Toni Branson blows a whistle and the gym goes quiet.

The students -- fourth-graders at Reese Road Elementary -- know that means it's time to line up and practice their basketball skills -- dribbling, shooting or passing.

Every few minutes, Branson, the school's physical education teacher, blows her whistle again and the kids move to another part of the gym to work on a different skill. Setting up practice stations for the students works well, since she teaches two classes at once.

"They get a little bit of everything," Branson said, speaking over the echo of bouncing basketballs. "Everybody has something they like to do."

This is Branson's first year teaching P.E. in the district -- she teaches at Reese Road and Wesley Heights elementary schools. It is also the first year all the elementary schools have had P.E. classes for students, since the program was cut in 1996. It was reinstated this year; all third- and fifth-graders have physical education three times a week.
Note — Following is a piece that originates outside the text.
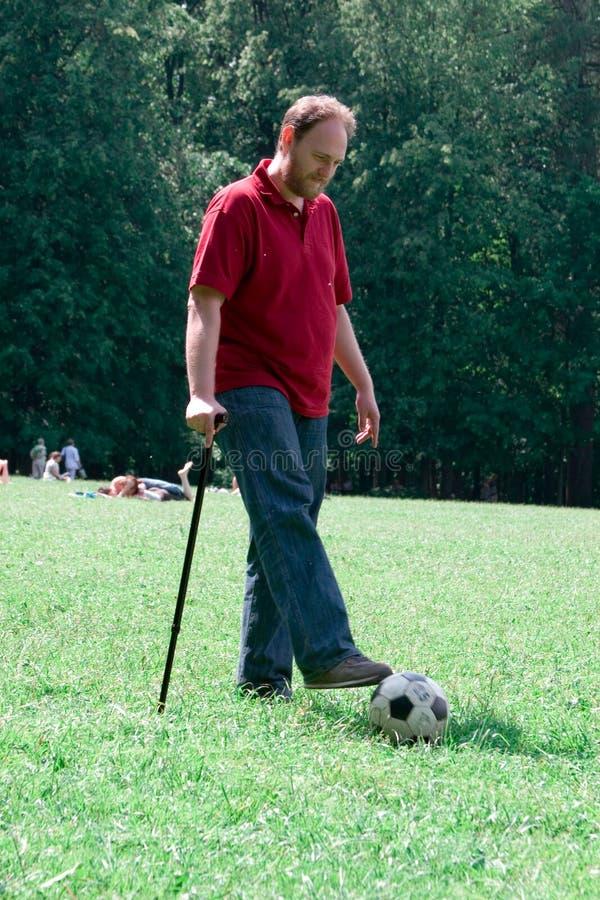 Homem-roda com uma vara fotos de stock royalty free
P.E. teachers at several elementary schools said the classes are going well and they have already seen a change in the students' behavior and fitness levels.

"It's been going great," said Chris Craft, P.E. teacher at Wynnton and Dimon Elementary schools. "A lot of the students are really excited." He said the kids like games where they can run around a lot, but they like the exercises, such as push-ups and sit-ups, too.

The program revolves around improving the students' motor skills and fitness levels. They might practice the skills needed for a sport, like chest passes in basketball, instead of playing a game.